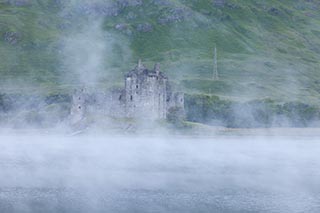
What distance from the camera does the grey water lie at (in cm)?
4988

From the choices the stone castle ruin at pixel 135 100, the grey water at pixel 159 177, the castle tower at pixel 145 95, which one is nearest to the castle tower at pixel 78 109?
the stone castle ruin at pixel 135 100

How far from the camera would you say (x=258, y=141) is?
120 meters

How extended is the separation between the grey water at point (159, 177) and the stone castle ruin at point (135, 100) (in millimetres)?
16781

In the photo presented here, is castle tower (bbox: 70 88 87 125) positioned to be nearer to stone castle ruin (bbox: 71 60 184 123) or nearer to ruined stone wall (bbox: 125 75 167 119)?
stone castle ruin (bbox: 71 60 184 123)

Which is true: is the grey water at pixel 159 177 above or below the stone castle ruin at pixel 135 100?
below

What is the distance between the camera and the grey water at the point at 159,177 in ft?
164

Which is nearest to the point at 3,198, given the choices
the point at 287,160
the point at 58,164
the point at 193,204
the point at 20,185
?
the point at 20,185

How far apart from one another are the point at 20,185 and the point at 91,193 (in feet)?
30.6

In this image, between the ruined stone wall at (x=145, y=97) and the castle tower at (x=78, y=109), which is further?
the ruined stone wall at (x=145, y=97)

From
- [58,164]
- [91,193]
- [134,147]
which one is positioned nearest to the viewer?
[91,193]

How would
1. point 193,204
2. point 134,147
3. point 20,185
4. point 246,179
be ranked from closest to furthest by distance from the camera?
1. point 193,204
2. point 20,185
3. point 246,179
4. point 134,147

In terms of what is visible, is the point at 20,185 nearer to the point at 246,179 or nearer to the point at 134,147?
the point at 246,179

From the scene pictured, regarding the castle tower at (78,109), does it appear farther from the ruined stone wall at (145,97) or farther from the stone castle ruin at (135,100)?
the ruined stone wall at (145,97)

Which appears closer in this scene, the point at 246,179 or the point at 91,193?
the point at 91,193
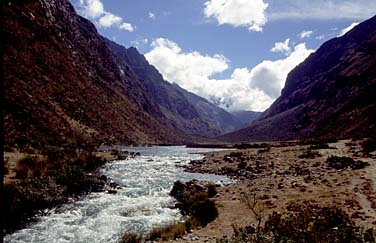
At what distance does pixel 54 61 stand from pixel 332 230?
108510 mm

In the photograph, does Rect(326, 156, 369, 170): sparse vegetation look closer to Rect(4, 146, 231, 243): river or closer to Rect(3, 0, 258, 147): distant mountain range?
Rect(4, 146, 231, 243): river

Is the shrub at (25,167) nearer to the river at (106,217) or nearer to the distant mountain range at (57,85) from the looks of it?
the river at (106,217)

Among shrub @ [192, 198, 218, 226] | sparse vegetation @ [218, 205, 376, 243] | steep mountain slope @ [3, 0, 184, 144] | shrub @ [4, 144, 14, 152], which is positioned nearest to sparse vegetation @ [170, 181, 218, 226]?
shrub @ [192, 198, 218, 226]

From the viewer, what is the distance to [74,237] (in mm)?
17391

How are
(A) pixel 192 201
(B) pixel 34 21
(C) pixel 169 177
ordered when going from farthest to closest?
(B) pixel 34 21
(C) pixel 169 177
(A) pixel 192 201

========

Reproduce the lines from the one containing "From the viewer, what" up to and including the last line, replacing "closest" with "nearest" and leaving everything else unchanged.

From the viewer, what is the distance to [74,237] (in mm)?
17391

How are
(A) pixel 192 201
(B) pixel 34 21
(C) pixel 169 177
ordered when going from farthest to nearest?
(B) pixel 34 21
(C) pixel 169 177
(A) pixel 192 201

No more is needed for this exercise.